강의 계획표 - 이 강좌에서 배울 내용
Introduction to TensorFlow.js
Welcome to Browser-based Models with TensorFlow.js, the first course of the TensorFlow for Data and Deployment Specialization. In this first course, we’re going to look at how to train machine learning models in the browser and how to use them to perform inference using JavaScript. This will allow you to use machine learning directly in the browser as well as on backend servers like Node.js. In the first week of the course, we are going to build some basic models using JavaScript and we'll execute them in simple web pages.
Image Classification In the Browser
This week we'll look at Computer Vision problems, including some of the unique considerations when using JavaScript, such as handling thousands of images for training. By the end of this module you will know how to build a site that lets you draw in the browser and recognizes your handwritten digits!
Converting Models to JSON Format
This week we'll see how to take models that have been created with TensorFlow in Python and convert them to JSON format so that they can run in the browser using Javascript. We will start by looking at two models that have already been pre-converted.
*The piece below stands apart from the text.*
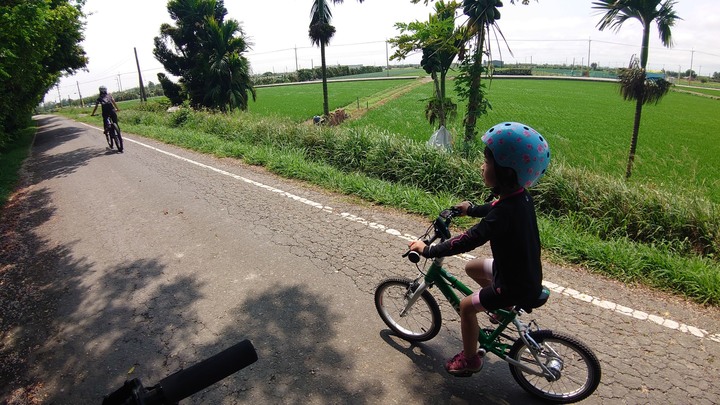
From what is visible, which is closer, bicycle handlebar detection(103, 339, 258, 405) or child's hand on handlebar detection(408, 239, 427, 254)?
bicycle handlebar detection(103, 339, 258, 405)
One of them is going to be a toxicity classifier, which uses NLP to determine if a phrase is toxic in a number of categories; the other one is Mobilenet which can be used to detect content in images. By the end of this module, you will train a model in Python yourself and convert it to JSON format using the tensorflow.js converter.
Transfer Learning with Pre-Trained Models
One final work type that you'll need when creating Machine Learned applications in the browser is to understand how transfer learning works. This week you'll build a complete web site that uses TensorFlow.js, capturing data from the web cam, and re-training mobilenet to recognize Rock, Paper and Scissors gestures.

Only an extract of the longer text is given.